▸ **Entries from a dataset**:
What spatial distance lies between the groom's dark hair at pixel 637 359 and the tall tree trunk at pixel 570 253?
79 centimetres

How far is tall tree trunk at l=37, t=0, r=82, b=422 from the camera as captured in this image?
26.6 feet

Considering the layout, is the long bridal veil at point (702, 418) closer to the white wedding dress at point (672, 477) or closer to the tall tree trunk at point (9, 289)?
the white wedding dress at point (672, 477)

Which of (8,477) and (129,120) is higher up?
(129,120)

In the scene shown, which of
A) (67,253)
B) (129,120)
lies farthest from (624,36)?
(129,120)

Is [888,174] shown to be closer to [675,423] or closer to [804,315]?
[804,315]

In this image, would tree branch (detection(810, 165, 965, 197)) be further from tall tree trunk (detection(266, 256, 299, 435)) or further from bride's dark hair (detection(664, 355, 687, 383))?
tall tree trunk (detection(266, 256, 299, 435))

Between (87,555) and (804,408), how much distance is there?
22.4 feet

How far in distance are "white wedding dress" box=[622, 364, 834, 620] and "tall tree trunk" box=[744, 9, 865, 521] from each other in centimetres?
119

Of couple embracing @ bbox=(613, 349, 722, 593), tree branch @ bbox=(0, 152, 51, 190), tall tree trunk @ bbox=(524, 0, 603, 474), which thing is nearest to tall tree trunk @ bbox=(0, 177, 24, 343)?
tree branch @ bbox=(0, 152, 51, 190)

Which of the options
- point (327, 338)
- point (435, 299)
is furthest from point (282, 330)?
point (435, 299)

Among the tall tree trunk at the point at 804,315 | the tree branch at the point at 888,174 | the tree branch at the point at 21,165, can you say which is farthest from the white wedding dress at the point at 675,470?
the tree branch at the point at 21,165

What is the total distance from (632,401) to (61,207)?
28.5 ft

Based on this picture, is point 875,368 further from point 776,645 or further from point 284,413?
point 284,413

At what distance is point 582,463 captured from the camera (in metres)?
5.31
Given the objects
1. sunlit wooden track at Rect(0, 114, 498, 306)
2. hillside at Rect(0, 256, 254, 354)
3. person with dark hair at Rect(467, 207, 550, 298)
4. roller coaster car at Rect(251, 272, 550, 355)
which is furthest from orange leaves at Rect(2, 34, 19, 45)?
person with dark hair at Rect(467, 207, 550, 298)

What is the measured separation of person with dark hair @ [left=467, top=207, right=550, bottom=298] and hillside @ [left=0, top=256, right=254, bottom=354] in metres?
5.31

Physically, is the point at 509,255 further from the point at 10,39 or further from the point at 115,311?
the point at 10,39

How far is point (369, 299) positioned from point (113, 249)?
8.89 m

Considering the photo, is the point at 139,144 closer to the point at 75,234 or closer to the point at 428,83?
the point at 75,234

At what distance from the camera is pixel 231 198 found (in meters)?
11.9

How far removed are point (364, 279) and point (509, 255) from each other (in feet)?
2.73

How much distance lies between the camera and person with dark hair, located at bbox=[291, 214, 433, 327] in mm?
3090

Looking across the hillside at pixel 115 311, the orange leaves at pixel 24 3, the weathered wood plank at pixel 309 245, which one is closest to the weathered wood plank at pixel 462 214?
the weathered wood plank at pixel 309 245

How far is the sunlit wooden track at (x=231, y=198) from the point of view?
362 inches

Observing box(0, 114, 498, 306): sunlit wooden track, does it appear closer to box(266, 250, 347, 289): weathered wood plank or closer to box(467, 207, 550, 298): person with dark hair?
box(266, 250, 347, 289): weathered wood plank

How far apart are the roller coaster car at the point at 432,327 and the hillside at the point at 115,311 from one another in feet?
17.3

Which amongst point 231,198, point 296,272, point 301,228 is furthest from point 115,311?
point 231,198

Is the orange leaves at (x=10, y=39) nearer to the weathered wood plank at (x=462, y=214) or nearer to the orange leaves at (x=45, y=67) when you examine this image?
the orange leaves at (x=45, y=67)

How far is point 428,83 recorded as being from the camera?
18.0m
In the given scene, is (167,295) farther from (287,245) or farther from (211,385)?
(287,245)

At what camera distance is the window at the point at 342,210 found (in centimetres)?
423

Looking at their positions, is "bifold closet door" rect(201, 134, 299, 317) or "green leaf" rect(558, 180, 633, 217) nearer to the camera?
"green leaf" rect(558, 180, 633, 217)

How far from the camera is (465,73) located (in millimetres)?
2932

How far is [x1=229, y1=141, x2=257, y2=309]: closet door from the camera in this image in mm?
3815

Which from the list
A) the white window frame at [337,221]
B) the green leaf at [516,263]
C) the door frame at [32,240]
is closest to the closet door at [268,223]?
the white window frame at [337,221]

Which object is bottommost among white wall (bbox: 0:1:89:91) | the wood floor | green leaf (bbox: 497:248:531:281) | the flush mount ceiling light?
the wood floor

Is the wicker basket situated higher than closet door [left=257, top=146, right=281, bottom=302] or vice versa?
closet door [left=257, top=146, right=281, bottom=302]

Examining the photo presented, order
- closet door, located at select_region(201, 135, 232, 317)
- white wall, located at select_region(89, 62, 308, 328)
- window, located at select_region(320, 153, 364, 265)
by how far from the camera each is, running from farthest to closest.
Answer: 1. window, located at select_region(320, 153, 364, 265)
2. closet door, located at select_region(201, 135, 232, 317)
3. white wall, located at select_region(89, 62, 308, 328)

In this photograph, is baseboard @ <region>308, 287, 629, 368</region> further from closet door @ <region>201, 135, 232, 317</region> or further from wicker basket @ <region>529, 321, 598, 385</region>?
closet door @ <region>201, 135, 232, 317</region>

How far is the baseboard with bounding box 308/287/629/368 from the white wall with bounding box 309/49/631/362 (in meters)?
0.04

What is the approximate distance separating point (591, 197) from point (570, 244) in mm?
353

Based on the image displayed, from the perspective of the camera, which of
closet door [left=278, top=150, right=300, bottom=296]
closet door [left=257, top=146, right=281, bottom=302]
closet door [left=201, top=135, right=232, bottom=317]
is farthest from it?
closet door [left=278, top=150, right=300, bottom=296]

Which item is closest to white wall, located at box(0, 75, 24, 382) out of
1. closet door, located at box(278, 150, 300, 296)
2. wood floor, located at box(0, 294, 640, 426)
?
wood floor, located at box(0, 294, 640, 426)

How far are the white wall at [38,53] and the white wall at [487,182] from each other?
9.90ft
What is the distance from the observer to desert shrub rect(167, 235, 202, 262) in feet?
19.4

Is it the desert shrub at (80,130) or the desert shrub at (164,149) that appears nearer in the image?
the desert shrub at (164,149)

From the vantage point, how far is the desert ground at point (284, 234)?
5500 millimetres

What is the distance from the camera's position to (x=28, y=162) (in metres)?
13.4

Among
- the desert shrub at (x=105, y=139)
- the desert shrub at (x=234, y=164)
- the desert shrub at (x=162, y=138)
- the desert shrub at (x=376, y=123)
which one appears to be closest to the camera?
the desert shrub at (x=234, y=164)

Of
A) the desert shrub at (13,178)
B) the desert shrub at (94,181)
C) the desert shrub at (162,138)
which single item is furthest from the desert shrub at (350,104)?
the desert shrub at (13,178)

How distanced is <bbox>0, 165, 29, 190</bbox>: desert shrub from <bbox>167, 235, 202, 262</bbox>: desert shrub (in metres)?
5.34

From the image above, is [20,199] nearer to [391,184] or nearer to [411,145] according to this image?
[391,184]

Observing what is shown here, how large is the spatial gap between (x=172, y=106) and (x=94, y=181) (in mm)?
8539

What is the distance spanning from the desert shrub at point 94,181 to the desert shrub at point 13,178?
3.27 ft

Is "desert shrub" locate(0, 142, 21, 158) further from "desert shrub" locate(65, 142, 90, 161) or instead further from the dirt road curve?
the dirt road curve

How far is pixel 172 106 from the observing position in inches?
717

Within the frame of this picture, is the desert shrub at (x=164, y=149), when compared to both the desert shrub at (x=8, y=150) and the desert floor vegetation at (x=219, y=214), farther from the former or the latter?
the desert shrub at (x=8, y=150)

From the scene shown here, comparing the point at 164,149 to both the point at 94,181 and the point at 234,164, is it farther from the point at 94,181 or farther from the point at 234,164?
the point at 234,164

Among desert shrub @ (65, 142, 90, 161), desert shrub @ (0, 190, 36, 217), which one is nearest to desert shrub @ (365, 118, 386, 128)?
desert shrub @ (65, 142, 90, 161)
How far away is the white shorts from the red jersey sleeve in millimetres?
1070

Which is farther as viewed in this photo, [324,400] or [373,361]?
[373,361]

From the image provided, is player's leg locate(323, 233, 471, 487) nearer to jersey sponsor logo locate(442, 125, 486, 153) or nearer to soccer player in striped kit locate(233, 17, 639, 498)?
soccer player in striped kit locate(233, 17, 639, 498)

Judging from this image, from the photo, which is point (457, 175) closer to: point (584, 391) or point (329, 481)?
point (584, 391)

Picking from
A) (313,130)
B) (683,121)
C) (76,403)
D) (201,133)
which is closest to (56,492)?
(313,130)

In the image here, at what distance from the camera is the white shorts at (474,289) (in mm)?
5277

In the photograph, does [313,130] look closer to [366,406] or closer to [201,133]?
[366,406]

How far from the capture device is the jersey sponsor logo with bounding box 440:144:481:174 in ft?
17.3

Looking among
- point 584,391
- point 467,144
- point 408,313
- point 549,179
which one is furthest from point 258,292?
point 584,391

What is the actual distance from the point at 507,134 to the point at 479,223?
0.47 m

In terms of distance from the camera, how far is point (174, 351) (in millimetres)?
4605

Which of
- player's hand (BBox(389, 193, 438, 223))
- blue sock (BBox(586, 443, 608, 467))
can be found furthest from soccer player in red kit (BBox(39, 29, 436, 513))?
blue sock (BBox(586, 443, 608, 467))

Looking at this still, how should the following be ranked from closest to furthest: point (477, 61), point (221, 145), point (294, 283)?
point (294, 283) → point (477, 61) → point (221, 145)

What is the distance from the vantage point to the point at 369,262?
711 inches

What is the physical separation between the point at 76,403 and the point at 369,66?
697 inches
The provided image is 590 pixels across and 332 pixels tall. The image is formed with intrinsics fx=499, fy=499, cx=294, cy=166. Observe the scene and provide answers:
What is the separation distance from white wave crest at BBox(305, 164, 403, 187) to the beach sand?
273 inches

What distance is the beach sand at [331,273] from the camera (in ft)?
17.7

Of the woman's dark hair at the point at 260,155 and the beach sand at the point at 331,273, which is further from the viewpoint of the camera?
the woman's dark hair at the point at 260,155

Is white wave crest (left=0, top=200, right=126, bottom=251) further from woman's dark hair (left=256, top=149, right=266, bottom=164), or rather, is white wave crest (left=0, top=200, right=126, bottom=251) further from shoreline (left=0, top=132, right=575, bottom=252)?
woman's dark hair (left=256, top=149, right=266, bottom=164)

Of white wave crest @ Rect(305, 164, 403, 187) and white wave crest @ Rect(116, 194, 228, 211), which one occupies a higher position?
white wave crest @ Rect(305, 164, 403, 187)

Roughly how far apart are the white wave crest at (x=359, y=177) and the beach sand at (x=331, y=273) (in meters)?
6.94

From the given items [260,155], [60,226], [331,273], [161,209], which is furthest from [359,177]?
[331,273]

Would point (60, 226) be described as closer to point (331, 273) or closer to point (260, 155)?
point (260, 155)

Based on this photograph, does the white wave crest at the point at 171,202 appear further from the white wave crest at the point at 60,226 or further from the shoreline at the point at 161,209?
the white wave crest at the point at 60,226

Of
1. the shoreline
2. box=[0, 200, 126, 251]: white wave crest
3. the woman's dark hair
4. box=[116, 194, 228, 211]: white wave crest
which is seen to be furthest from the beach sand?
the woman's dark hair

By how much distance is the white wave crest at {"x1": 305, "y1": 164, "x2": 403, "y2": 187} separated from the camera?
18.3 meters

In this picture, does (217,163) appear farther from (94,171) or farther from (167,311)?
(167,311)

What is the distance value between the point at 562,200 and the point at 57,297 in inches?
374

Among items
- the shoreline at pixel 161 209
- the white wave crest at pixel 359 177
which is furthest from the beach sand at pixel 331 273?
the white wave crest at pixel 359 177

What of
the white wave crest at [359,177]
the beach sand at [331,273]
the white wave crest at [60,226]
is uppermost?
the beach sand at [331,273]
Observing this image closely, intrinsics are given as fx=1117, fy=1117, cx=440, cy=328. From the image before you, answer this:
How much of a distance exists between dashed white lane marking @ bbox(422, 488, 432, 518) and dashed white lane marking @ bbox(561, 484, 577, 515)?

▸ **Task prompt**: Render the data above as a numbered list with blank lines omitted, starting at the line containing "What is the distance value" and continuing through the final line of the data.

▸ **Result**:
1. What is the distance value between the point at 562,200 and the point at 57,297 in inches?
2. 374
3. Among items
4. - the shoreline at pixel 161 209
5. - the white wave crest at pixel 359 177
6. which is furthest from the beach sand at pixel 331 273?
7. the white wave crest at pixel 359 177
8. What of
9. the white wave crest at [359,177]
10. the beach sand at [331,273]
11. the white wave crest at [60,226]
12. is uppermost?
13. the beach sand at [331,273]
14. Observing this image closely, intrinsics are given as fx=1117, fy=1117, cx=440, cy=328. From the image before you, answer this:
15. How much of a distance exists between dashed white lane marking @ bbox(422, 488, 432, 518) and dashed white lane marking @ bbox(561, 484, 577, 515)?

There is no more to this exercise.